Location
- Portsmouth, NH
- Coordinates: 43°04′22″N 70°46′50″W﻿ / ﻿43.072681°N 70.780685°W
- Roads at junction: I-95 (Blue Star Turnpike) US 1 Bypass US 4 NH 16 Spaulding Turnpike

Construction
- Type: Rotary

= Portsmouth Traffic Circle =

The Portsmouth Traffic Circle is a four-point rotary in the city of Portsmouth, New Hampshire.

==Description==
The southern exit of the circle provides access to Interstate 95 north and south, although only northbound I-95 traffic enters here. The eastern and northern exits are part of the U.S. Route 1 Bypass, and the western exit marks the eastern end of U.S. Route 4, as well as the southern terminus of NH Route 16 and the Spaulding Turnpike. Traffic from southbound I-95 also enters the circle here after navigating a circuitous series of ramps from exit 5.

Drivers leaving the circle to join I-95 can head south towards Massachusetts or north to Maine. The circle also provides motorists with a connection to Kittery, Maine, and originally linked the NH Turnpike to the Maine Turnpike, via US 1 Bypass North. The portion of the Bypass south from the circle leads to US 1 and the seacoast region.
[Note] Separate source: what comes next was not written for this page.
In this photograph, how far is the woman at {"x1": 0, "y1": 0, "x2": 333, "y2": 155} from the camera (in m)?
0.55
US 4 travels west toward Concord, while the Spaulding Turnpike and NH 16 link the seacoast with the lakes region and the White Mountains.
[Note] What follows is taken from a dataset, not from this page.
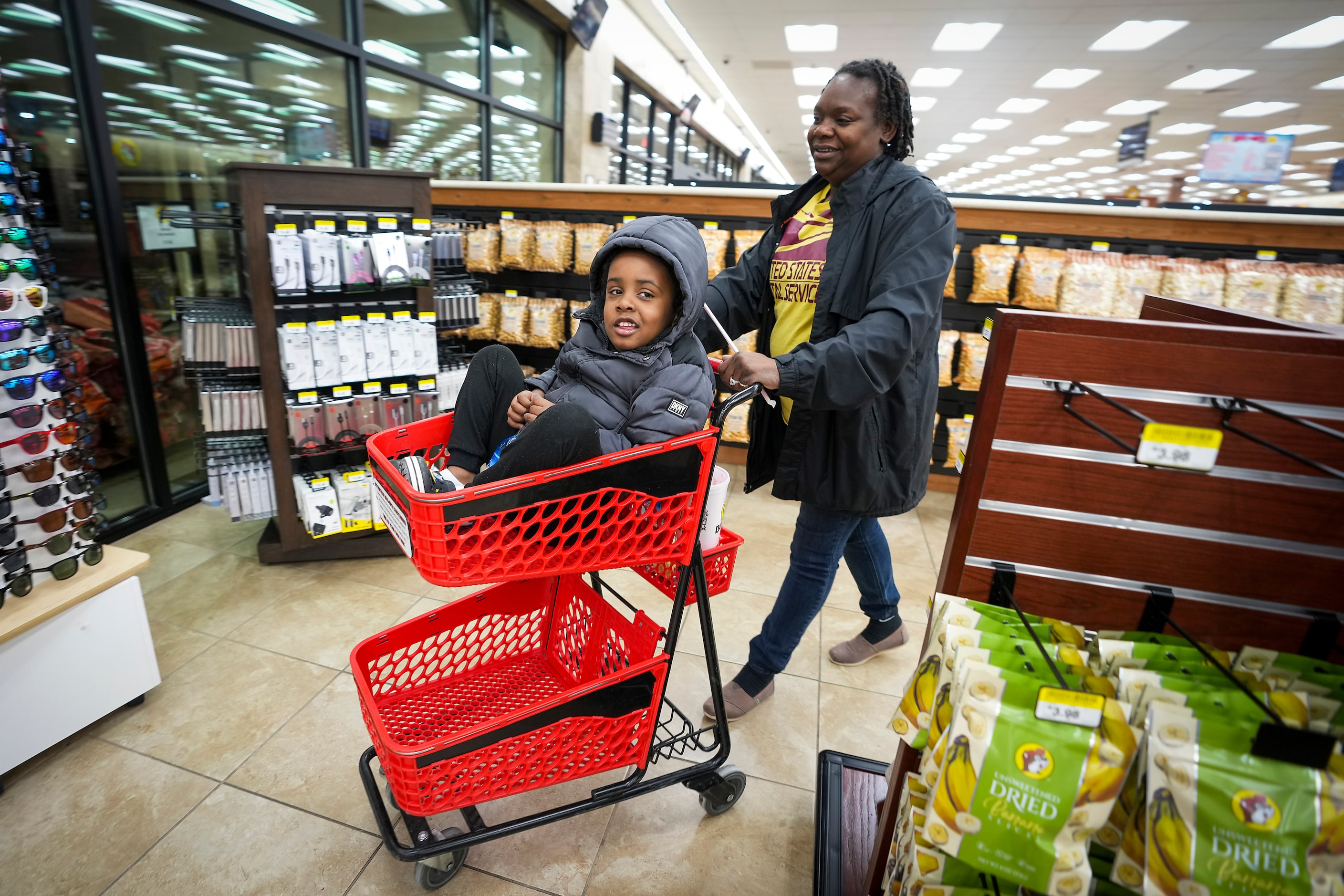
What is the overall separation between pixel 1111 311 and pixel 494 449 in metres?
3.22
According to the NHDOT, the "length" of the traffic circle is 0.25 mi.

==History==
When it was built, the circle marked the northern terminus of the New Hampshire Turnpike, later designated as part of Interstate 95, and linked the NH Turnpike with the Spaulding Turnpike to form what the New Hampshire Department of Transportation's Bureau of Turnpikes collectively terms the "Eastern Turnpike". The NH Turnpike has since incorporated the remainder of I-95 in NH to the Piscataqua River Bridge.